CAMILLE GHARBI

France

site web

Lieux de vie

Biographie

Photographe et architecte de formation Camille Gharbi évolue dans les domaines du portrait et de la photographie d’architecture. Plusieurs expositions sont à son actif depuis 2015 avec «La traversée» chez Immix Galerie (Paris), l’exposition collective «Résonances» aux Rencontres Photographiques du 10e (Paris), «The Wainting Room» à la Maison des Photographes, (Paris) et «Lieux de Vie» aux Moulins Albigeois, (Albi).

Présentation

Ces images ont été réalisées au printemps 2016, dans ce que l’on appelait la « Jungle de Calais ». 
Elles donnent à voir quelques une des constructions qui s’élevaient alors dans le camp de Lande, qui a abrité plusieurs milliers de demandeurs d’asile et a été démantelé sur décision du Ministère de l’Intérieur à l’automne 2016.
Les constructions montrées ici sont décontextualisées.
 Elles sont isolées de cet environnement qui polarise les médias depuis tant d’années, sur lequel on a tant écrit, lu, montré, regardé, et que l’on a fini par détruire, faute de mieux. Peut-être pour ne plus le voir.
Ces constructions se tiennent là, devant nous, isolées d’un contexte bruyant.
 Elles ne parlent plus d’une situation inextricable, elles ne sont plus le symbole d’une crise mondiale ou d’une problématique que l’on ne saurait résoudre. 
Elles sont là, simplement, et ne parlent que pour elles-mêmes.
 Elles nous interpellent. Avec violence, parfois, avec humour, aussi.
 Par-delà les clichés, les représentations misérabilistes, les préjugés que l’on peut associer à cet univers particulier qu’était la Jungle de Calais, elles nous montrent la formidable résilience dont ont fait preuve les personnes qui les ont bâties.

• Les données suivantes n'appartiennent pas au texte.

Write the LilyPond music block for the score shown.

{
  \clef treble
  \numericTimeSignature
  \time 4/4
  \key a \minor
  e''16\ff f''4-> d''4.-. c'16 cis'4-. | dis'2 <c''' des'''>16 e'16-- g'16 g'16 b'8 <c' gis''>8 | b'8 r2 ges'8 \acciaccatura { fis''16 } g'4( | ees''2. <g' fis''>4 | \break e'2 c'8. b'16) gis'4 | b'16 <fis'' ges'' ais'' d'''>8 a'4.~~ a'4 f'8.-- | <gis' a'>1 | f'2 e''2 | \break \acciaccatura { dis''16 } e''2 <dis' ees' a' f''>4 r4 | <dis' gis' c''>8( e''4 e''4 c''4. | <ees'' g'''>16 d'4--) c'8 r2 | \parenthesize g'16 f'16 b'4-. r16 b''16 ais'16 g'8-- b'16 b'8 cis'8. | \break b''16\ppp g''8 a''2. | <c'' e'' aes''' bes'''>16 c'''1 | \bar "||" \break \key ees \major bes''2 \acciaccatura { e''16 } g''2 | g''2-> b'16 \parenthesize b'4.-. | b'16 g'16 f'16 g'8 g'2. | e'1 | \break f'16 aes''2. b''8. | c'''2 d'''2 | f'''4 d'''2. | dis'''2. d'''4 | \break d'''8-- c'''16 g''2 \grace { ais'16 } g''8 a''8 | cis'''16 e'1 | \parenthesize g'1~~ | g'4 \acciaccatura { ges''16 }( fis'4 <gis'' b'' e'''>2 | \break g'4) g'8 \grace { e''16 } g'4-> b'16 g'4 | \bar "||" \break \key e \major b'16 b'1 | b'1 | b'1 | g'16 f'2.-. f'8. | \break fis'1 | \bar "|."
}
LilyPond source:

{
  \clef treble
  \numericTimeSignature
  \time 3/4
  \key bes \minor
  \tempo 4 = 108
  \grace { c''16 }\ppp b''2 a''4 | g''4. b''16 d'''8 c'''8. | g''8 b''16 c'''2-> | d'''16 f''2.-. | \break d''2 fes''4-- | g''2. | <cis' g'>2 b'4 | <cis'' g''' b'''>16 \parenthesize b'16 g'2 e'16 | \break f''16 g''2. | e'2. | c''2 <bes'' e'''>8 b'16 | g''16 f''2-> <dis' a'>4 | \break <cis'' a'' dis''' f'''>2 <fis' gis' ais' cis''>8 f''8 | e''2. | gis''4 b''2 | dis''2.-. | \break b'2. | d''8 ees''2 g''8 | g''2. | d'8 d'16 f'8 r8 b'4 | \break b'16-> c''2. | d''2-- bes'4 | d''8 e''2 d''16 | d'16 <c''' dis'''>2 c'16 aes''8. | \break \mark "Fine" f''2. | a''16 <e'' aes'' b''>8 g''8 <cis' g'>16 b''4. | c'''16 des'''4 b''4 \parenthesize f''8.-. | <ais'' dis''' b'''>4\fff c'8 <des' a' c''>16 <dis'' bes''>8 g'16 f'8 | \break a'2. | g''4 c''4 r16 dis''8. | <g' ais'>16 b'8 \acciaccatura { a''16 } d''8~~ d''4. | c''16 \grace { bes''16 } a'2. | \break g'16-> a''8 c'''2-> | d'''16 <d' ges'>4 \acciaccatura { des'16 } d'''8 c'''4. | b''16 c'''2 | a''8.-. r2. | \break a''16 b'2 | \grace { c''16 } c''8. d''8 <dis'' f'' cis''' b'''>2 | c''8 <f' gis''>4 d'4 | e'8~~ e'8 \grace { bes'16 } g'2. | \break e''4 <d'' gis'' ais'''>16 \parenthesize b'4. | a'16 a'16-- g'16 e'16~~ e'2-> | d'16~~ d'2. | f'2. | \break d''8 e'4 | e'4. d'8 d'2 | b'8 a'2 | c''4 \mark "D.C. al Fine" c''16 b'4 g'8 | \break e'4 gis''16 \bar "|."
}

Elles nous parlent de vies qui cherchent à se reconstruire, d’ingéniosité, de créativité, d’espérance, d’entraide, de coopération, de souffrances, et d’optimisme.
Elles nous parlent simplement du désir de vivre, et de l’incroyable force qu’il peut déployer. Autant de choses que, dans un autre monde, nous aurions peut-être su mieux voir.
NB : En février 2016, le tribunal administratif de Lille valide le principe d’évacuation de la zone sud de la jungle de Calais. Toutefois, le juge constate l’installation, sur cette zone, de «lieux de vie» aménagés par les migrants, « qui leurs sont nécessaires et auxquels ils sont attachés pour des raisons culturelles notamment ». Le juge des référés estime en conséquence que la mesure d’évacuation ne doit pas porter sur ces « lieux de vie ».
Considérant cette décision, migrants et associations écrivent sur une grande partie des cabanes, maisonnettes, et autres constructions qui abritent les réfugiés l’inscription « lieux de vie».